=== What the task asks ===
Update the records below so that "tweet media" becomes "post image" and nothing else changes. Leave the pictures out of your answer.
-*-
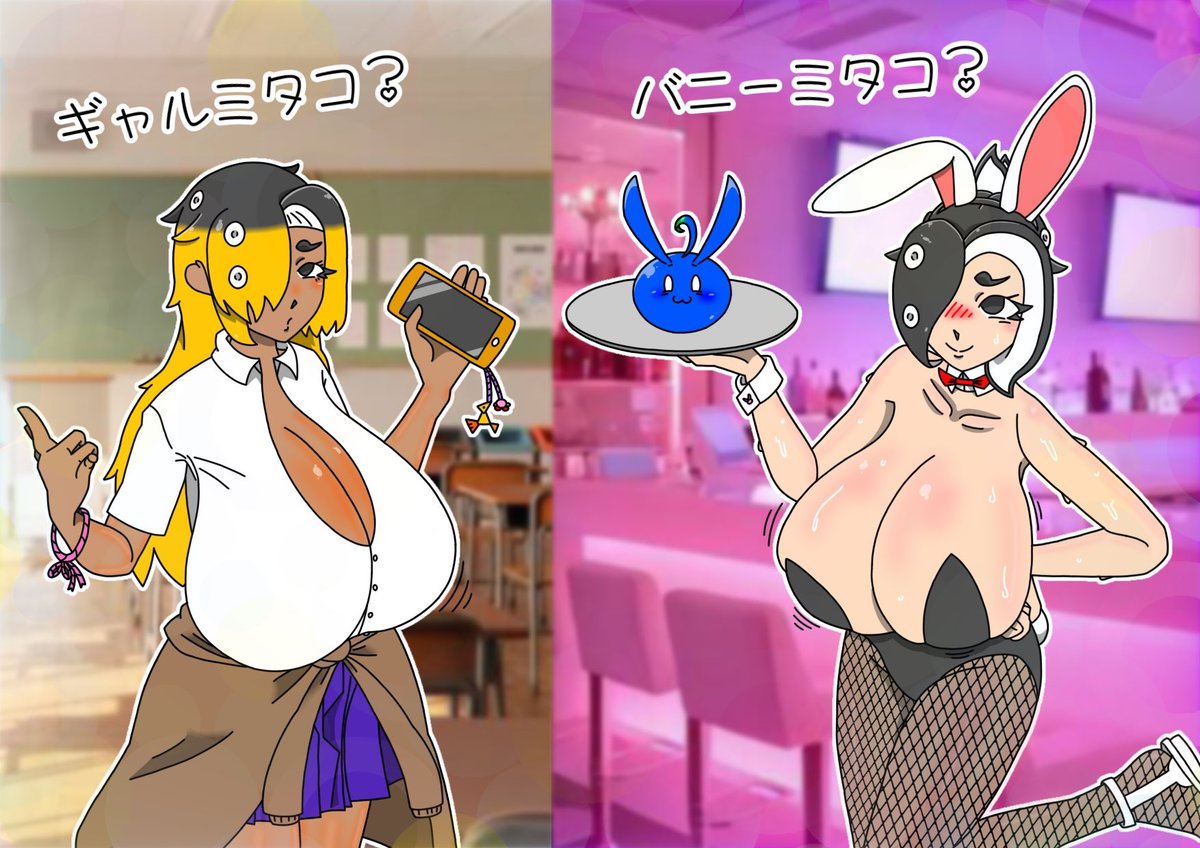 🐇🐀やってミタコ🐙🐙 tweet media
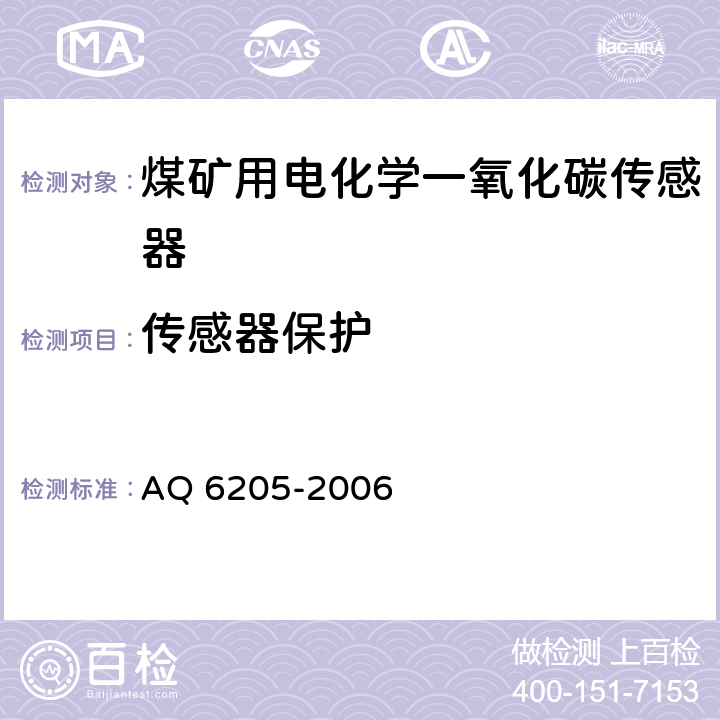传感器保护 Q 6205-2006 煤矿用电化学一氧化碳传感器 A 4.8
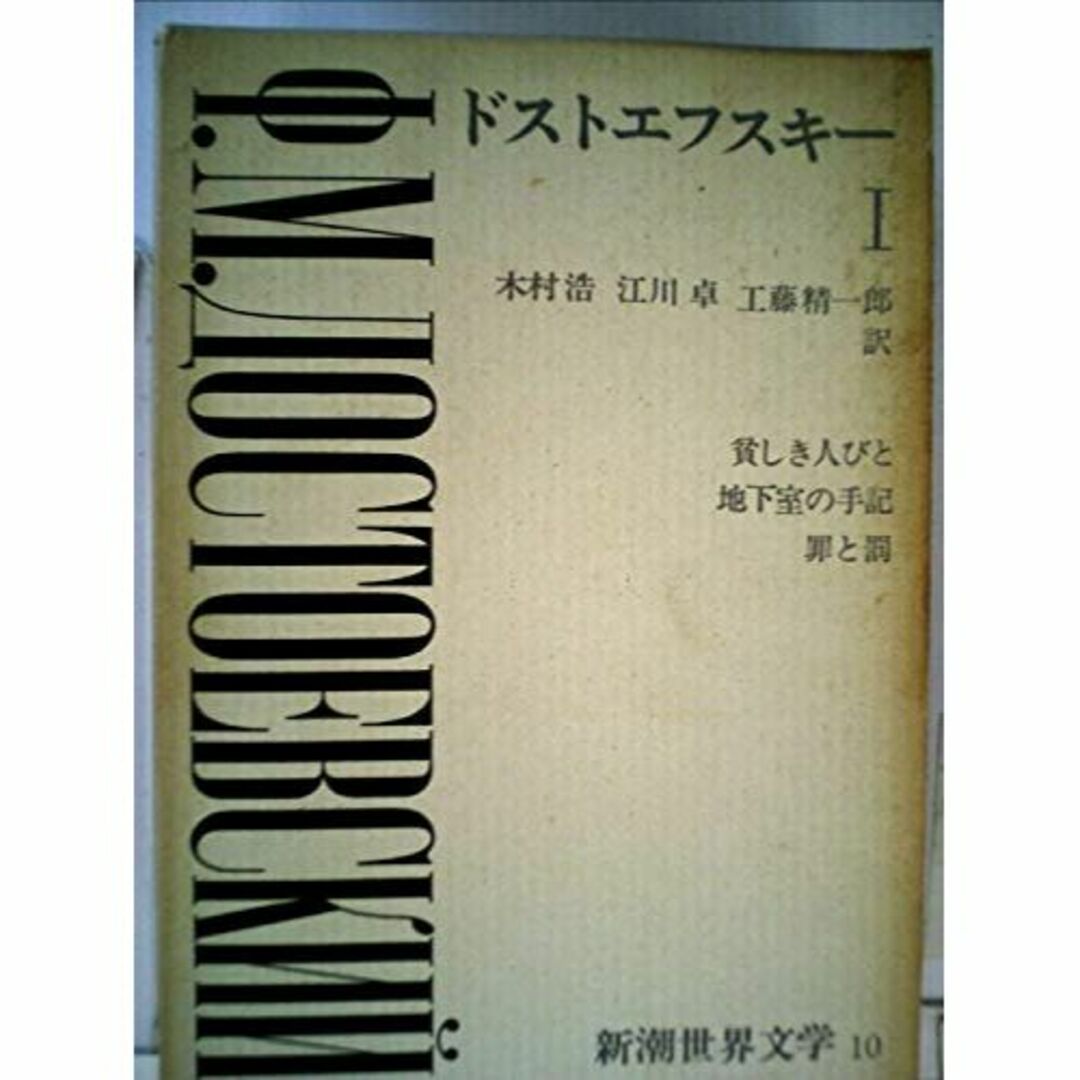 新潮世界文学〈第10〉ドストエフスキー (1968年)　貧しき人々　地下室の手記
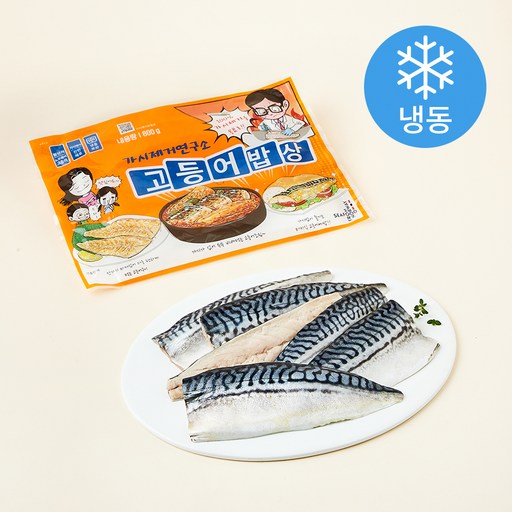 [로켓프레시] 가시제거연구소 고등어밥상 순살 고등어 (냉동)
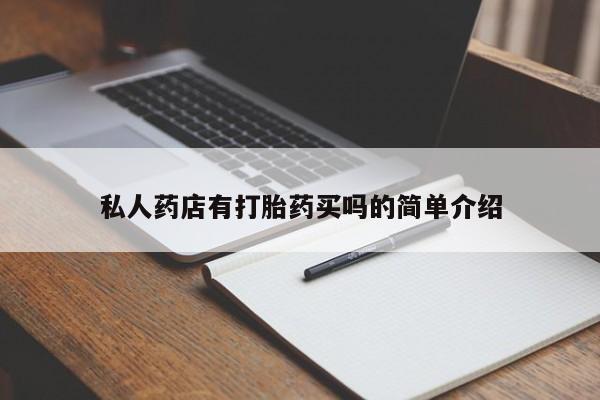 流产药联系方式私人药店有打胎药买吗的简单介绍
-*-
=== Written solution ===
 🐇🐀やってミタコ🐙🐙 post image
传感器保护 Q 6205-2006 煤矿用电化学一氧化碳传感器 A 4.8
 新潮世界文学〈第10〉ドストエフスキー (1968年)　貧しき人々　地下室の手記
 [로켓프레시] 가시제거연구소 고등어밥상 순살 고등어 (냉동)
 流产药联系方式私人药店有打胎药买吗的简单介绍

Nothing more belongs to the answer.